Asked why the government should start cutting the deficit right away, Osborne said it came down to common sense - "when you have a debt problem like this you need to get down to dealing with it".
But when Krishnan asked the three men whether public spending would have to be cut more deeply than under Margaret Thatcher - as Darling said recently - all three agreed.
The debate was generally good-natured, with some jockeying over the merits of cross-party consensus. Cable called for a cross-party approach to dealing with the financial crisis. But Darling turned the issue around to Osborne's judgement once more, saying "there is actually an international consensus, it's just not one you share, George".
Cable got the biggest applause of the evening, with forthright criticism of the banks, and ended his pitch with a more trenchant attack on the Conservatives than his labour opposite number. "A Labour government got us into this mess", he said, "and the Tories presided over two big recessions.. and now want another term to get their noses in the trough and reward their rich backers".
Osborne lambasted the Labour government for leaving the country after 13 years "one of the weakest economies in Europe and the last out of recession", and said that the Conservatives under david Cameron had "the ideas, energy and vision to make the economy work for everyone".
Wrapping up his case, Darling said the government had made the right judgment calls over the last two to three years with regard to the economy and the banking sector, and would contnue to do so in the future.
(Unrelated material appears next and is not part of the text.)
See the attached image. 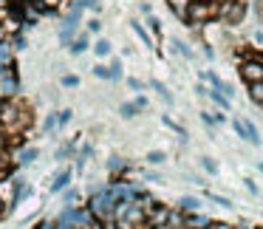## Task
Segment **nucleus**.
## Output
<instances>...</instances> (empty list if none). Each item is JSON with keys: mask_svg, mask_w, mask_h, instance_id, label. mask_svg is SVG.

Visitors to the website were invited to vote througout the debate for the candidate who performed best. Cable won the vote with 36 per cent to 32 per cent each for Darling and Osborne. The clock was stopped at 2100 precisely - an initial putting Darling one point ahead was taken at two seconds past, but the recount put them level.
Our political editor Gary Gibbon commented afterwards: "It is probably Vince Cable who ended up man of the match. It helps that no-one initiates a gang-up on him. He has stuck to his under-stated style with that whiff of stern headmaster and he’s set a challenge to his own party leader to match the skill and firmness that he deployed here.
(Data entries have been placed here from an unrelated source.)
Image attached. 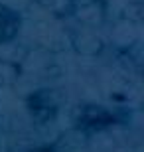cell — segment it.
Returning <instances> with one entry per match:
<instances>
[{
    "instance_id": "1",
    "label": "cell",
    "mask_w": 144,
    "mask_h": 152,
    "mask_svg": "<svg viewBox=\"0 0 144 152\" xmlns=\"http://www.w3.org/2000/svg\"><path fill=\"white\" fill-rule=\"evenodd\" d=\"M22 26V18L14 8L0 4V44L12 42L18 36Z\"/></svg>"
},
{
    "instance_id": "2",
    "label": "cell",
    "mask_w": 144,
    "mask_h": 152,
    "mask_svg": "<svg viewBox=\"0 0 144 152\" xmlns=\"http://www.w3.org/2000/svg\"><path fill=\"white\" fill-rule=\"evenodd\" d=\"M81 121H83V126L89 130H97V129H105L111 123H115V117H113L109 111H105L103 107H87L81 115Z\"/></svg>"
},
{
    "instance_id": "4",
    "label": "cell",
    "mask_w": 144,
    "mask_h": 152,
    "mask_svg": "<svg viewBox=\"0 0 144 152\" xmlns=\"http://www.w3.org/2000/svg\"><path fill=\"white\" fill-rule=\"evenodd\" d=\"M36 152H53L51 148H39V150H36Z\"/></svg>"
},
{
    "instance_id": "3",
    "label": "cell",
    "mask_w": 144,
    "mask_h": 152,
    "mask_svg": "<svg viewBox=\"0 0 144 152\" xmlns=\"http://www.w3.org/2000/svg\"><path fill=\"white\" fill-rule=\"evenodd\" d=\"M30 109L36 117L50 118L56 113V103H53L50 93H36L30 97Z\"/></svg>"
}]
</instances>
"George Osborne and Alistair Darling will feel that they left with their reputations in the same state they were when they entered".
The debate was the first between the main candidates for Chancellor since 1997, when then Shadow chancellor Gordon Brown went head to head with incumbent Ken Clarke and the Lib Dem spokesman Malcolm Bruce.
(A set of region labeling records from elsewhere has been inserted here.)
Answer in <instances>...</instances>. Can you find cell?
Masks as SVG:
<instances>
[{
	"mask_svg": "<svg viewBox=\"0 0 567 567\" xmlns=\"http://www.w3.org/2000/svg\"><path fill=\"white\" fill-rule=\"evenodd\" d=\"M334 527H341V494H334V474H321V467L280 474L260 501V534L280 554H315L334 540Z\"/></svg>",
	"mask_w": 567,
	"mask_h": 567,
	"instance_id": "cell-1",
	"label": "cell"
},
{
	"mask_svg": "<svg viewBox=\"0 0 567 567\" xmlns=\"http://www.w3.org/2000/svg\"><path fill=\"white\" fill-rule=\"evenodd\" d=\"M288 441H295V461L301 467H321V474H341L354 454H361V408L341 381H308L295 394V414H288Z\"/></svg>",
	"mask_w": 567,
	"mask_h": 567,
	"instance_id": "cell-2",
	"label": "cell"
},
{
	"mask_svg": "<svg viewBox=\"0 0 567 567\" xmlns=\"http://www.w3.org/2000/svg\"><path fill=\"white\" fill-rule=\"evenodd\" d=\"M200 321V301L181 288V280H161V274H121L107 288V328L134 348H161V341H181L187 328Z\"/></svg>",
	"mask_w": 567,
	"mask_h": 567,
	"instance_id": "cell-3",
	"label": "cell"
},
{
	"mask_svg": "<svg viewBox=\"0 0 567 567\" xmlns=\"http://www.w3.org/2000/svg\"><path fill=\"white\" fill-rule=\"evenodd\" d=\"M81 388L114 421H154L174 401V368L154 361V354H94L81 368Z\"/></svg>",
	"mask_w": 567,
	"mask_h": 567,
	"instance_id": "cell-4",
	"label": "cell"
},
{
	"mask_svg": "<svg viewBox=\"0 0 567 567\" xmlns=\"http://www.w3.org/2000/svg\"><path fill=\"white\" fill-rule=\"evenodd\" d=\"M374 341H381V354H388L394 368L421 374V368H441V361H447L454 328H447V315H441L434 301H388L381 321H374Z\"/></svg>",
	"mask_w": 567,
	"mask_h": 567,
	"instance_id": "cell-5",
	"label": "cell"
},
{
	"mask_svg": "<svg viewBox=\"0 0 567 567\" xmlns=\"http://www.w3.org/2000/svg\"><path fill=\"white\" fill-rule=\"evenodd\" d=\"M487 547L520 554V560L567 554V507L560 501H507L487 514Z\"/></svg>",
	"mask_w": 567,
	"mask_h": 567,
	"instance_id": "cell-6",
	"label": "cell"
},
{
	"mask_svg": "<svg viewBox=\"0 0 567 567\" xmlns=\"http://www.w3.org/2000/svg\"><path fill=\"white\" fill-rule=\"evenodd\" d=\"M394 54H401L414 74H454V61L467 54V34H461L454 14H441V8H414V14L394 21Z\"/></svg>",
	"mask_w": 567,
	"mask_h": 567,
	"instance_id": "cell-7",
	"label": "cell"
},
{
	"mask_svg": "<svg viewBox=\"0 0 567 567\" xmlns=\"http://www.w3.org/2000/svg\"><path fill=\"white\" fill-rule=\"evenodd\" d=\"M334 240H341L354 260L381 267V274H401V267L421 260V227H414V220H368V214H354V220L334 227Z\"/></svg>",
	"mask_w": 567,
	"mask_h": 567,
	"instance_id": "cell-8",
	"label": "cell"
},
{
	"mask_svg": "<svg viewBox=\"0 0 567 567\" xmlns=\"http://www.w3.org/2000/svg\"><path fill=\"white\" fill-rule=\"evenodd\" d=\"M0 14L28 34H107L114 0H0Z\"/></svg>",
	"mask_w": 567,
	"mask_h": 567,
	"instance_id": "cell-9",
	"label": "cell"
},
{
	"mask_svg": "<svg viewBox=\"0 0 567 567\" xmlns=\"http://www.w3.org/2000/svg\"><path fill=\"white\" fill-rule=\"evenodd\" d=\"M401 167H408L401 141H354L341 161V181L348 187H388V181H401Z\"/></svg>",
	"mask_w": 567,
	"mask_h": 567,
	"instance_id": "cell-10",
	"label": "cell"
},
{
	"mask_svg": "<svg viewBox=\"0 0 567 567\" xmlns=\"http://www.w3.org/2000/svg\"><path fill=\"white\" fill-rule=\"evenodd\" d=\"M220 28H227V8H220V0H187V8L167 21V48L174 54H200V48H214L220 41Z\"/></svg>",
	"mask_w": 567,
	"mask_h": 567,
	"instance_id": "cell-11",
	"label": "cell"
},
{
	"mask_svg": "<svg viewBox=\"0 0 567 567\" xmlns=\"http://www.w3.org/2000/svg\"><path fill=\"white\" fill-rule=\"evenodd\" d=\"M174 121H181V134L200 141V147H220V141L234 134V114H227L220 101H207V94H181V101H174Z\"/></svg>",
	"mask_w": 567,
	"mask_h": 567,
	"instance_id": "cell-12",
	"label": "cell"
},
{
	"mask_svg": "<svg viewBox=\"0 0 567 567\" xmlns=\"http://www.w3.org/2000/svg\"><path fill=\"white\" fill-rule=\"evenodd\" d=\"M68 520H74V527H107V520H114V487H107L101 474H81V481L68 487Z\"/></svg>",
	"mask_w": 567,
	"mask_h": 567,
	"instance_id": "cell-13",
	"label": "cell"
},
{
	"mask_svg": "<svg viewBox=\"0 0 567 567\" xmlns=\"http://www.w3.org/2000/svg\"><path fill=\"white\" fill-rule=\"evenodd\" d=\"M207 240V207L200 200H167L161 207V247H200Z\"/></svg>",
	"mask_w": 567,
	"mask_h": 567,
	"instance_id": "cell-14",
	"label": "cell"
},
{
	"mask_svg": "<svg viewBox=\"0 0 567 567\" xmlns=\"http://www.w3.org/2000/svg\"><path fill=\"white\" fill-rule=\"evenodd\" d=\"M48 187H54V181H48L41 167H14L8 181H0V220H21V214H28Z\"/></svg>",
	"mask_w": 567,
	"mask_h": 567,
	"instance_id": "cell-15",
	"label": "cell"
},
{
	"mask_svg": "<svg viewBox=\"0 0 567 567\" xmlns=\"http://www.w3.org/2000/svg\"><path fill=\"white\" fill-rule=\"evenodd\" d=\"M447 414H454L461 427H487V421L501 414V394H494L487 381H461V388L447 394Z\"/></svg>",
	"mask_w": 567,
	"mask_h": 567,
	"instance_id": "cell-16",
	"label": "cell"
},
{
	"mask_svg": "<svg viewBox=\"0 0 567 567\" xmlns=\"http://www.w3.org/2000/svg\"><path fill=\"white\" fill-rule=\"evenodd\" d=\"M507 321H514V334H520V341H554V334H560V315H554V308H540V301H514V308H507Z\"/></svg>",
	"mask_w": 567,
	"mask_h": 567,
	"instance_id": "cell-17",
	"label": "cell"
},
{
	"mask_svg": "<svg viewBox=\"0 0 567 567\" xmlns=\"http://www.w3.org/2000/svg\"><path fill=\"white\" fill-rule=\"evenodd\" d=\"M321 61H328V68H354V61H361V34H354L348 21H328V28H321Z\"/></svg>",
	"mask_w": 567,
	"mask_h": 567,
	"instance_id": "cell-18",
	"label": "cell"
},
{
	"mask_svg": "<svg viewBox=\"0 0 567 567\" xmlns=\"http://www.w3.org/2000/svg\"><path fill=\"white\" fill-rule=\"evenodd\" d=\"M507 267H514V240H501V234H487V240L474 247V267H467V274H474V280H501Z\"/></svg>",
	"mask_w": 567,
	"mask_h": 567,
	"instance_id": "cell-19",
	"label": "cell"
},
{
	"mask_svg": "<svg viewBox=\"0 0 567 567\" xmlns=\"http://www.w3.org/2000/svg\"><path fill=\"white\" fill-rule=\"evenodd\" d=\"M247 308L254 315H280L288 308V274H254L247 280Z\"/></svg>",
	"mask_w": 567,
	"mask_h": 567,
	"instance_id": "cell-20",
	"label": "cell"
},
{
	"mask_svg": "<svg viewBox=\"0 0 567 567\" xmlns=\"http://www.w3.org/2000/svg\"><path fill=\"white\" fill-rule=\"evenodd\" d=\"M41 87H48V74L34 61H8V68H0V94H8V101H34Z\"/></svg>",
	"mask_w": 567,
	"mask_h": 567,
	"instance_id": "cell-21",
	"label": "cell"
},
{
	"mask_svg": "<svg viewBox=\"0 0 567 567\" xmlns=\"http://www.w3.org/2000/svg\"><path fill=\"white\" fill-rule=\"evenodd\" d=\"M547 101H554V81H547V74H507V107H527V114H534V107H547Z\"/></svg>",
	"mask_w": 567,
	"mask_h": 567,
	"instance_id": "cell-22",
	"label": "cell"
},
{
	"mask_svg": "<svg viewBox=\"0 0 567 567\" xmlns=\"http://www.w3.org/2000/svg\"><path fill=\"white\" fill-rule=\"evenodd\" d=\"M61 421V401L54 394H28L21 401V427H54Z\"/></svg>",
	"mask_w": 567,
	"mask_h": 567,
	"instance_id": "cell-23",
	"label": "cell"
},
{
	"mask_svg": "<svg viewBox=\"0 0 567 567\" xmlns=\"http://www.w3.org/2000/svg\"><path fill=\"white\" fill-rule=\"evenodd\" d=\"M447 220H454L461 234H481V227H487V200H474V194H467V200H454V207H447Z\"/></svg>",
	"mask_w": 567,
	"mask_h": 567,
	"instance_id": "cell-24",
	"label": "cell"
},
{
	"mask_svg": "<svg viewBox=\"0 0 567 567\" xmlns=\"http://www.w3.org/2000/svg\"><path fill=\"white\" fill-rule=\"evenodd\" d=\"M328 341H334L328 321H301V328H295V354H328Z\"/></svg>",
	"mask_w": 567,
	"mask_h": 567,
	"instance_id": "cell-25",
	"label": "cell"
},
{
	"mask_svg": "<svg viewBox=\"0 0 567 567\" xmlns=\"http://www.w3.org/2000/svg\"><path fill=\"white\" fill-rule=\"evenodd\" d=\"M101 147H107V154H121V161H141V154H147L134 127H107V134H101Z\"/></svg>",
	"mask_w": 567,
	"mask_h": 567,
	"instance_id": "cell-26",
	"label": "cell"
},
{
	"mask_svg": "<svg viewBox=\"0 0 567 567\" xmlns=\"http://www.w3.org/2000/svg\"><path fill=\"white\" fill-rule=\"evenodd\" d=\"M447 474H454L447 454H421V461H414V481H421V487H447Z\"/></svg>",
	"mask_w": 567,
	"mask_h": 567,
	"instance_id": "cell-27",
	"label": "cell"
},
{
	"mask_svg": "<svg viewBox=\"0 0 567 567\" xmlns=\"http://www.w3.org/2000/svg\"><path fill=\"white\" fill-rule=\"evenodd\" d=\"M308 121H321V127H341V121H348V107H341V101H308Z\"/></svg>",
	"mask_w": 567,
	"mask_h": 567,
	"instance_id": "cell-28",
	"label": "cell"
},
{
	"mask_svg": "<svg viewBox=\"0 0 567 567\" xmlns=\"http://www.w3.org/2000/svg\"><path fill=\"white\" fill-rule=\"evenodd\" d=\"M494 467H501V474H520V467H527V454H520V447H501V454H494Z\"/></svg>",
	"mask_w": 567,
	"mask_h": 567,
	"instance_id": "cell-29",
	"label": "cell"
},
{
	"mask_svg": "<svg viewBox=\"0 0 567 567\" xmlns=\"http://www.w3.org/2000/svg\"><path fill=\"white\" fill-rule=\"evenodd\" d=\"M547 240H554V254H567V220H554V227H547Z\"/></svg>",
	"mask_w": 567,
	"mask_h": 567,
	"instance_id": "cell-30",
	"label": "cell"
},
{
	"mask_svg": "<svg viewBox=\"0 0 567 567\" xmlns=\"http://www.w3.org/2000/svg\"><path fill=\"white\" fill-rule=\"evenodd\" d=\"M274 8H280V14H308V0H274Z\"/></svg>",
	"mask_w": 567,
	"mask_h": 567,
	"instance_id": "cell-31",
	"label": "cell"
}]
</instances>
Questions were selected from those put forward by members of the audience, with each of the speakers given a chance to reply before the debate was opened out. But unlike the leaders' debates to be staged between now and the general election, the audience were not required to sit the debate out in silence.
A Yougov/Channel 4 poll carried out on the eve of the debate found that Mr Cable was the popular choice for Chancellor among voters of all parties, with 26 per cent - almost half of those expressing a preference - against 17 per cent for Mr Darling and 13 per cent for Mr Osborne.
But the poll found support for Conservative policy on the deficit. Asked whether the next government should hold off cutting the deficit this year "as it could put the recovery at risk" - current government policy, backed by the Lib Dems - only 26 per cent agreed.
But twice as many, 52 per cent, backed the alternative view - that of the Conservatives - that the next government should start cutting the deficit this year as "the longer they leave it, the worse it will get".
Channel 4 News chancellor poll
- Click here to download the poll results (.xls)
This morning Mr Osborne dramatically attempted to seize the policy initiative on debate day with a plan to part-reverse a rise in National Insurance, planned by the government for April 2011.
The Shadow Chancellor said taxpayers earning between £7,100 and £45,400 would save up to £150 a year under his proposals. Employers would also see their contributions reduced.
Mr Osborne said the cost would be paid for by cutting £6bn of government "waste".